The Chelsea chairman, Ken Bates, complained that Taylor had ridiculed the chairmen and he likened him to Arthur Scargill. David Gold, of Birmingham City, taking time out from attempting to lure Steve Bruce from Crystal Palace, accused Taylor of empire-building. At least Taylor's organisation has no association with the pornography industry as far as we are aware.

Then Bradford City chairman, Geoffrey Richmond, suggested that if the players went on strike, the clubs could use non-contract and youth players instead. Could you just see that happening? The ubiquitous Doug Ellis, of Aston Villa, said he would see the players in court, which would be a novelty, for during the last major dispute to afflict football, when the Football League sued the Football Association in an attempt to prevent the establishment of the Premier League in 1992, Ellis, being both a board member of the Football League and also a prospective Premier Leaguer at the time, deemed it prudent to remain at home.

So much for making the chairmen appear ridiculous, but what, briefly, about Bates' other charge, namely that the union leader is becoming like Scargill? Bates failed to realise how apt this analogy was, because, in their rush to denigrate Taylor before the settlement, the chairmen demonstrated, like Margaret Thatcher with the miners, that no one could be allowed to stand up to their all-encompassing power. Bates may have forgotten that Scargill's union was smeared by allegations of financial impropriety – in a newspaper controlled by a football club chairman who went on to swindle his pensioners when times got hard, Robert Maxwell.

Let's turn now to the altogether more chilling aspect of the pre-agreement developments, and confirmation that Taylor was not crying wolf when he started shouting about the issue some months ago, when negotiations had already dragged on for a year.

It lies in the comments not of those we have already considered, but in the contributions to the debate of men regarded as having substance in the game. At the very moment the chief executive of the Premier League, Richard Scudamore, was assuring everyone that it was not trying to put the PFA out of business, David Dein, the vice-chairman of Arsenal and of the FA, spoiled it by offering to set up a new players' welfare fund.

If the time and interest devoted to the discussion of players' interests amounts to five per cent of the time allocated to commercial matters since the Premier League started in 1992, I'll eat my bobble hat. "Vocational minutes received, gentlemen? Lunch is served". Dein's successful business career obviously did not teach him that employees' organisations do not like to be patronised.

Peter Ridsdale, the chairman of Leeds United, promised his players he would stop their wages if they didn't turn out, because it was the television money which paid the wage bill. This shows how much the game is in hock.

David Sheepshanks, the Ipswich Town chairman, concurred, and told his newspaper of choice that not only would his club fine players the maximum two weeks' wages, but also said a strike would lead to summer lay-offs at all clubs.

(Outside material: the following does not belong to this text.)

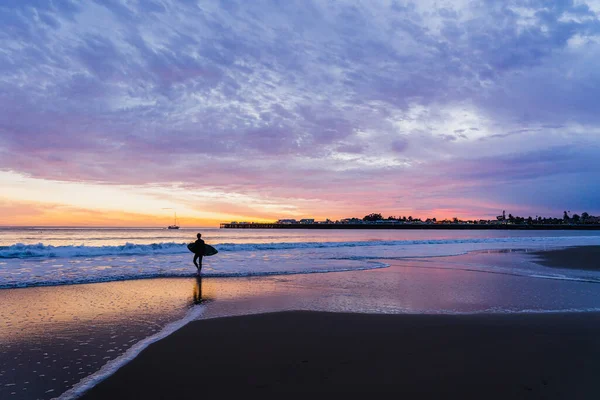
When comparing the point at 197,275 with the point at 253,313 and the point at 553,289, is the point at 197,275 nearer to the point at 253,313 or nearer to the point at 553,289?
the point at 253,313

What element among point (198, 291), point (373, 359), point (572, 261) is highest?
point (373, 359)

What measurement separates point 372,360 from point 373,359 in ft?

Adam Crozier, the chief executive of the FA, was seen as someone with the qualities needed to bring the two sides together, but, though the governing body likes to appear to be above the fray, constitutionally it comprises the clubs and is bound to line up with them. It was no more able to adopt a neutral position in this dispute than it was in any attempt by supporters to oust an unpopular chairman, no matter where individual sympathies might privately lie.

Good luck to the Premier League which negotiated a brilliant television contract last year. I've no idea how many noughts it has on the end. But there was never any doubt in my mind that the PFA, which possessed the acknowledged track record in matters of education and health care, was entitled in the good times to its full and historic percentage, to provide a proper umbrella for later, when costs escalate and television is no longer so bountiful.

There is no other body around with the guts, the standing, and the nous to stand up to the Premier League chairmen when they get the bit between their teeth. The FA is often compromised, the supporters usually powerless and the politicians always clueless.

Thank heavens then for the PFA, which has shown respect throughout.